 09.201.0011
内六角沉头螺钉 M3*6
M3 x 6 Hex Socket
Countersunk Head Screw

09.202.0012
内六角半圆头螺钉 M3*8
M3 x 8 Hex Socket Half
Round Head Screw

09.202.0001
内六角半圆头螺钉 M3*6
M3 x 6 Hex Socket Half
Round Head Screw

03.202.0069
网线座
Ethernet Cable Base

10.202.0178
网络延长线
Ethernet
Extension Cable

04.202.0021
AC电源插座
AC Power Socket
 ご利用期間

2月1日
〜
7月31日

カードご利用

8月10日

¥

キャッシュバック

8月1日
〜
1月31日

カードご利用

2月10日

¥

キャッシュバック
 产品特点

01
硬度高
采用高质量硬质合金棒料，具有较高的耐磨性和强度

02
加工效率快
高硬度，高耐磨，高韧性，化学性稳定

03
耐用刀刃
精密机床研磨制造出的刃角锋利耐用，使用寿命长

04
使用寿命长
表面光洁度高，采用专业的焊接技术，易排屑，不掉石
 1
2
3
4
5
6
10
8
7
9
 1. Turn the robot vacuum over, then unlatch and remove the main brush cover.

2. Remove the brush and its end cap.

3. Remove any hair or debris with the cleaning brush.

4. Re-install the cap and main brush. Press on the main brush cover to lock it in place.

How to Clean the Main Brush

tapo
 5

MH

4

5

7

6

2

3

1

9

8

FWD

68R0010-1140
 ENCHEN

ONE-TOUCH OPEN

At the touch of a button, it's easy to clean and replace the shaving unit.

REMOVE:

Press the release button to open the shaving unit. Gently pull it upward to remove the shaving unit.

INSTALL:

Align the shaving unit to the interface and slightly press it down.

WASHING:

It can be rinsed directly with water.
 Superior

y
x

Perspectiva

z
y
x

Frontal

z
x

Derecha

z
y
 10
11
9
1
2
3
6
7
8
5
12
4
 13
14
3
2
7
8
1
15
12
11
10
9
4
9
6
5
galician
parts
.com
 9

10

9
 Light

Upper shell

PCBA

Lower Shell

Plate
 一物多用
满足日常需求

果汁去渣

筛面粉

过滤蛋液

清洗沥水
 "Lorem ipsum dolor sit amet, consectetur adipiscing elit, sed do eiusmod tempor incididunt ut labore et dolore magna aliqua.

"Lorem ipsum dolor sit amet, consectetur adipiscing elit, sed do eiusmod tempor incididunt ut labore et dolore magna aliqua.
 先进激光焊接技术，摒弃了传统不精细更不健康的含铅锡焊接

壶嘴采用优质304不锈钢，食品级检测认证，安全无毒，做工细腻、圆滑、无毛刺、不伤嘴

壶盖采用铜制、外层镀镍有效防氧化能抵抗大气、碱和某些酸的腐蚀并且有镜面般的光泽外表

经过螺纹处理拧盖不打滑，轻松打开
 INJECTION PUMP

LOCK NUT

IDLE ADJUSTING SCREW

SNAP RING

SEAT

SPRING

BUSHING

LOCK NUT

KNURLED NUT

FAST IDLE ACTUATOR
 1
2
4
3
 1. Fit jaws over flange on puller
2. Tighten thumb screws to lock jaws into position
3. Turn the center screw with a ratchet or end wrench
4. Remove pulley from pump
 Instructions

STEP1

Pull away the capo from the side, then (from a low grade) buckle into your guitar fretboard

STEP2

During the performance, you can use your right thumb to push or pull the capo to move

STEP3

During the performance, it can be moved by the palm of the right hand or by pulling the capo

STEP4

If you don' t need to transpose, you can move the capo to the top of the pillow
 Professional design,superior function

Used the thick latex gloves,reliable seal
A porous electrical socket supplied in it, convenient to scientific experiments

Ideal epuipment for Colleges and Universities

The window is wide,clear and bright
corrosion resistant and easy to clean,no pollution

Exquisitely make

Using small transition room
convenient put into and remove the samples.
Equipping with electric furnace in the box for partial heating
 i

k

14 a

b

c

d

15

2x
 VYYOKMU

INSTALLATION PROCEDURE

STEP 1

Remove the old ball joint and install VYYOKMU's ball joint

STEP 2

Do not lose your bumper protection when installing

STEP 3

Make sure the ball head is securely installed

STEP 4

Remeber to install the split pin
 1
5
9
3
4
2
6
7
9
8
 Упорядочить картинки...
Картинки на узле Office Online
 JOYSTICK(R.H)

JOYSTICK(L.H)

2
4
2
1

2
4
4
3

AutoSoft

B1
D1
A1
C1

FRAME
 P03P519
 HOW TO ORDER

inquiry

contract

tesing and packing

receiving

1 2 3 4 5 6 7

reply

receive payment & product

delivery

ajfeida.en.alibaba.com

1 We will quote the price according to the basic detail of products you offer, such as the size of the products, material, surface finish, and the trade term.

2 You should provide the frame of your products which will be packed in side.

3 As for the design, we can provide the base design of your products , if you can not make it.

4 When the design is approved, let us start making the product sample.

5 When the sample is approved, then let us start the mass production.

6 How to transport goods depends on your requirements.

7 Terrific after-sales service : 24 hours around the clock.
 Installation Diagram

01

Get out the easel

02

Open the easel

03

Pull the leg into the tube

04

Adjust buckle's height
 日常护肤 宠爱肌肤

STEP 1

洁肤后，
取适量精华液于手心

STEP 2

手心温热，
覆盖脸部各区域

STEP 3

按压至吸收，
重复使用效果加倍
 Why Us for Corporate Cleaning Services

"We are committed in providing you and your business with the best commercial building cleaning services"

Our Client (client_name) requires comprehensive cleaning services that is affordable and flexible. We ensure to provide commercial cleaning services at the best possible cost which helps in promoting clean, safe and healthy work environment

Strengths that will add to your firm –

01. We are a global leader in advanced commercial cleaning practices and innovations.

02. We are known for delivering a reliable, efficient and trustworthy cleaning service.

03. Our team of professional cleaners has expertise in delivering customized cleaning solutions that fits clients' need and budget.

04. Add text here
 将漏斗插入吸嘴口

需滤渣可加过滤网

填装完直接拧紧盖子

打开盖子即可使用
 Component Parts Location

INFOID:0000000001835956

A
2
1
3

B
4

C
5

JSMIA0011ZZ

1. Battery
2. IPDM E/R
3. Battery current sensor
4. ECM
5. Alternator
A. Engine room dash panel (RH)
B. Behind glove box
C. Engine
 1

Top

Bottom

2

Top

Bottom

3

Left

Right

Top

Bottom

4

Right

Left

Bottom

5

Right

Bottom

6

◆ ◆ ◆

Prompt:
Give the number of lines in the entries that include the string "capo", and nothing more.

Result of the task:
4